Они сидели за большим столом одной семьей. В блюде, остывая, парились мелкие пельмени, и по комнате разливался дразнящий запах. Рядом с блюдом стояла бутыль с запотевшими боками. В глубоких мисках — красные малосольные помидоры и маринованные грибочки.
Хозяин наполнил стаканы, чокнулся с гостем, как бы совершая торжественный обряд, выпил, не торопясь закусил грибочками и уже затем основательно приналег на пельмени. Сидел он грузно, уверенно и на гостя больше не обращал внимания, словно тот уже был свой. Эта простота невольно передалась Зацепе: он почувствовал себя легко и свободно, пил и ел безо всякого стеснения. Ему даже стало казаться, что он не первый раз в этом доме. Мария Петровна, хозяйка, заботливо подкладывала в его тарелку горячих пельменей, а Григорий Никитович не забывал подливать из бутылки домашнее вино.

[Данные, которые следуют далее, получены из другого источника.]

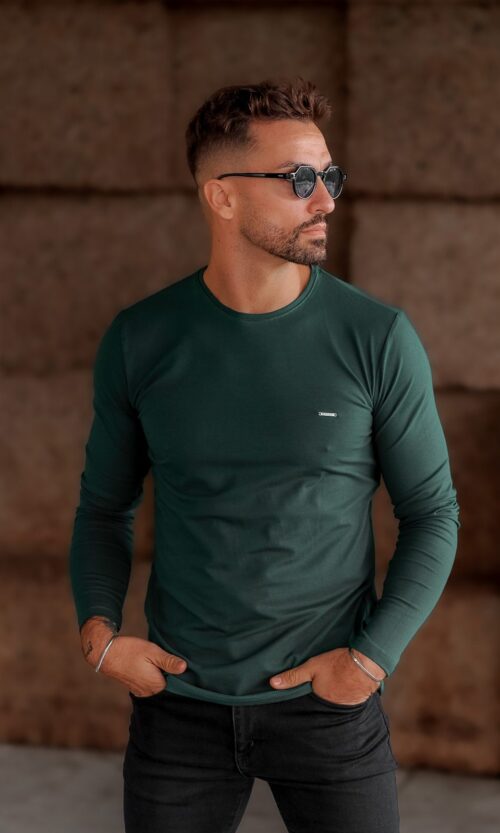 CAMISOLA BASIC VERDE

Зацепа блаженно уплетал пельмени, запивал кисло-сладким вином.
— Молодец, хозяйку не обижаешь! — похвалила его Мария Петровна.
Зацепа позволил себе отшутиться:
— Хорошего работника за столом видать: он в животе плечист, — и похлопал себя по тощему животу.
Борода Григория Никитовича затряслась от смеха — шутка ему понравилась, а мать сокрушенно покачала головой:
— Что ж вас, летчиков, кормят так плохо? Ить худенький ты какой.
— Толстого самолет не поднимет, — ответил Зацепа, подмигнув украдкой Любаше.